In un articolo pubblicato sulla rivista “Meridiam”, Lorente sostiene che “devono essere gli uomini a prendere posizione in maniera chiara contro la disuguaglianza e la violenza di altri uomini, ma se lo si fa in nome della mascolinità si può cadere nello stesso errore di sempre, nel conseguimento di un meccanismo che contribuisce alla modificazione dell’esistente senza sradicarlo dai comportamenti sociali”.
Parlare per sé
Nonostante l’eterogeneità dei gruppi di uomini, quasi tutti sono d’accordo sulla discrezione, sulla mancanza di identità collettiva pubblica perché temono che questo li obbligherebbe a creare gerarchie. Ciascuno parla per sé e mai a nome del gruppo, anche se la violenza verso le donne sta perturbando l’occultamento iniziale. José Manuel Jiménez non esita ad approfittare della sua presenza in una conversazione radiofonica per lanciare messaggi egualitari. Il rappresentante della Caritas sono anni che va alla manifestazione del 25 novembre contro la violenza maschilista, benché non si consideri un “paradigma” né un “modello” di uomo paritario.

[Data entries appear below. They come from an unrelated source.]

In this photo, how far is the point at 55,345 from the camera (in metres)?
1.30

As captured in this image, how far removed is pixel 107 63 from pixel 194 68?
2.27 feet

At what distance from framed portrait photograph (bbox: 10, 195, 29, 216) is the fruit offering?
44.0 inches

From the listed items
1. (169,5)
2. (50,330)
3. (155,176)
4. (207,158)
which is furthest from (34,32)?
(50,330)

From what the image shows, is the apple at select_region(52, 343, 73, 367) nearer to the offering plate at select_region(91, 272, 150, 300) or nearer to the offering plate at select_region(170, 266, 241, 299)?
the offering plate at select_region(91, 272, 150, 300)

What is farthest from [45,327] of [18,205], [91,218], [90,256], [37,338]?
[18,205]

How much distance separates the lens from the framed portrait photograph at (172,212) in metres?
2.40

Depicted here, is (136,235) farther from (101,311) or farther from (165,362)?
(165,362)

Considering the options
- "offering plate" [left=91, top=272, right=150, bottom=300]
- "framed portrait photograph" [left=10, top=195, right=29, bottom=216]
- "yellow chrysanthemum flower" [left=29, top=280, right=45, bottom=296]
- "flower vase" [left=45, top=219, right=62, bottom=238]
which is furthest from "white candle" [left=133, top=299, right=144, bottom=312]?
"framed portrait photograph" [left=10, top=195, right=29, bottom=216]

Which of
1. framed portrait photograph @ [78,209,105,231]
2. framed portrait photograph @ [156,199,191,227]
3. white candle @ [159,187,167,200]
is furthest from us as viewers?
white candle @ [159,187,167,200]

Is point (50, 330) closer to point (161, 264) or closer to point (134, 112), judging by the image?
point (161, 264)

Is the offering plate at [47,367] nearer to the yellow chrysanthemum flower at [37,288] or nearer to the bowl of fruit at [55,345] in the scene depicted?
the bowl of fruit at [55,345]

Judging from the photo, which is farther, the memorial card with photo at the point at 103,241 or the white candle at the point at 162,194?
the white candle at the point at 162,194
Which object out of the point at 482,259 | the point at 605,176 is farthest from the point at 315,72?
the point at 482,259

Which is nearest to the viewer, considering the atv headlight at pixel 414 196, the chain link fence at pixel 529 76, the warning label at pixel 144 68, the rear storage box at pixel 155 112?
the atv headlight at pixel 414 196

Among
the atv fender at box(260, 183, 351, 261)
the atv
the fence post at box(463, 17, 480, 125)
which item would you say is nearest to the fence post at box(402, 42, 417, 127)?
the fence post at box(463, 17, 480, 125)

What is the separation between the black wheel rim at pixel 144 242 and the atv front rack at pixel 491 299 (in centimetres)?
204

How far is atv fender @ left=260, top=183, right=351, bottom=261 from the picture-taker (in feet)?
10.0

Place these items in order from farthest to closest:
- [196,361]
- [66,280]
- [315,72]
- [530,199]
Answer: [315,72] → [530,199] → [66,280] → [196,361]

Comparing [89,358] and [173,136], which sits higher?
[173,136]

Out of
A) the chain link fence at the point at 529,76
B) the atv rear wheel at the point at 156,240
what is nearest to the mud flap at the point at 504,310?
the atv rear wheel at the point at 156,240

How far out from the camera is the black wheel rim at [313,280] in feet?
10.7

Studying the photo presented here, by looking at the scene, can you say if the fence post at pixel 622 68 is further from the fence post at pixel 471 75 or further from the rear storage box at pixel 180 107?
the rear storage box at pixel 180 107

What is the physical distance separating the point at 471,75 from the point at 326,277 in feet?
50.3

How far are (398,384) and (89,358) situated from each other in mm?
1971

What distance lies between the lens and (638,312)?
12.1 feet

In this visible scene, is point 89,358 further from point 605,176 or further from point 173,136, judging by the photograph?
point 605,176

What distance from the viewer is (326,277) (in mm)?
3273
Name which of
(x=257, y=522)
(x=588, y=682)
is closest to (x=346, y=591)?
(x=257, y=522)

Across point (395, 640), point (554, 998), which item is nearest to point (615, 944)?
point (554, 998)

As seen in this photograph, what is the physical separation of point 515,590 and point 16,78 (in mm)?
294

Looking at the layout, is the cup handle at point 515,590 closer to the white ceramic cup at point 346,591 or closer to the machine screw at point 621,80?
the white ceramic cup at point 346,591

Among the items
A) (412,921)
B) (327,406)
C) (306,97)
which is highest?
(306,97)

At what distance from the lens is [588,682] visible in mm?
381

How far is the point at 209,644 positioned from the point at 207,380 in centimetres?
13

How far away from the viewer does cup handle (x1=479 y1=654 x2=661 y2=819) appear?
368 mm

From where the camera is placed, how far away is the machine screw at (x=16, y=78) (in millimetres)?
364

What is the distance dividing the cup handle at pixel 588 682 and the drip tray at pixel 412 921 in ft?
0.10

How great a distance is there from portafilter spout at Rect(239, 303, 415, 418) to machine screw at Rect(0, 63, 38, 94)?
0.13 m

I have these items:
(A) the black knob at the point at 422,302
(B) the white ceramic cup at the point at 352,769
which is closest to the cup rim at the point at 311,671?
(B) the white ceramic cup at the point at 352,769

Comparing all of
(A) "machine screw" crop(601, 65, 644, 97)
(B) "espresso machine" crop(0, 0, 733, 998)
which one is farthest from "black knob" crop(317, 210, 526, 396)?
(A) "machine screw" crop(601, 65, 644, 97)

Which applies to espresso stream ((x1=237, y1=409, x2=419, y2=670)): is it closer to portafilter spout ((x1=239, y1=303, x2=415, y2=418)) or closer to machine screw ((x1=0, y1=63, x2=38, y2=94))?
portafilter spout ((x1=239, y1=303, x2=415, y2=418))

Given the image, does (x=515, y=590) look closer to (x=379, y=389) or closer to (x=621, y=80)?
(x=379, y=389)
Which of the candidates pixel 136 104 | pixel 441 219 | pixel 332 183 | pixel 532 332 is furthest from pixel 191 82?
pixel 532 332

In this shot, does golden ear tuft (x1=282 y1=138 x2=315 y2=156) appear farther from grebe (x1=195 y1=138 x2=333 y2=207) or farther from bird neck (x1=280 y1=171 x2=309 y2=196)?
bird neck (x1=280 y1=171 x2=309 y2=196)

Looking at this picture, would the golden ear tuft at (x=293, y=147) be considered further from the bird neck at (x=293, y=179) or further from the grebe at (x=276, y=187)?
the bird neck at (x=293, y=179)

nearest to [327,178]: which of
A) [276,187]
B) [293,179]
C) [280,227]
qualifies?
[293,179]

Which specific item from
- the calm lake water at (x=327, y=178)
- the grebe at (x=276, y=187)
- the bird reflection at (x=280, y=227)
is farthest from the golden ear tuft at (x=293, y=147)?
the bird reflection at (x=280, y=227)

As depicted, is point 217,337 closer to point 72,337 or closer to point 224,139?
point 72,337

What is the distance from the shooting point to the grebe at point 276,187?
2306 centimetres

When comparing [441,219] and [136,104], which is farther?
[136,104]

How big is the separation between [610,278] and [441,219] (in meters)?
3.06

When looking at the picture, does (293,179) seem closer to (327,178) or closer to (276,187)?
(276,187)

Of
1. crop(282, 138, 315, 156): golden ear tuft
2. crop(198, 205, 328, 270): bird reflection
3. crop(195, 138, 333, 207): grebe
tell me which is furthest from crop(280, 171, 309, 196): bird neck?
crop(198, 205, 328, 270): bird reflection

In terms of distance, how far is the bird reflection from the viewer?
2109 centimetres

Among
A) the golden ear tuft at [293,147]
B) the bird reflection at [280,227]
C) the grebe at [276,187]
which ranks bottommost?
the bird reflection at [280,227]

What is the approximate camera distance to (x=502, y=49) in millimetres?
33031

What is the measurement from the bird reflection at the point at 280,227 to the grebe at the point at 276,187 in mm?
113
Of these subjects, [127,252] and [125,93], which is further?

Commossi dall’assassinio della donna di Granada Ana Orantes, bruciata dal suo ex marito, il gruppo di uomini di Siviglia mise nel suo sito internet un manifesto di condanna. “Noi uomini abbiamo molto da dire perché ci conosciamo”, segnala con una certa ironia il sociologo Hilario Sáez, uno dei membri del gruppo di Siviglia. “La priorità è la protezione della vittima, ma dobbiamo fare campagne di sensibilizzazione perché non si tolleri la violenza”, sostiene. Sáez gestisce il programma Uomini per l’Uguaglianza e contro la Violenza di Genere, promosso dal 2003 dalla Provincia di Siviglia, uno dei pochi organismi pubblici spagnoli che finanzia un progetto diretto specificamente agli uomini all’interno delle proprie politiche di parità. Quello che ha aperto la strada è stato il Comune di Jerez, per mano di José Angel Lozoya, coordinatore del primo programma istituzionale di politiche di parità che contemplò gli uomini. Lozoya, invitato a numerosi convegni a esporre il suo lavoro nel programma Uomini per l’Uguaglianza, ritiene che la scarsità di esperienze istituzionali dipenda dalla “debolezza del movimento” degli uomini paritari, da una certa “sfiducia” di alcune femministe e dal “ritardo” politico nel capire che la parità richiede “il coinvolgimento degli uomini”. Una settimana fa Lozoya organizzò in pieno centro città una “stiratura pubblica” di uomini per sostenere la condivisione dei lavori domestici. E sempre a Jerez si è svolto il primo convegno nazionale sulla mascolinità, che scelse come motto rispetto alla violenza maschilista: Il silenzio ci rende complici.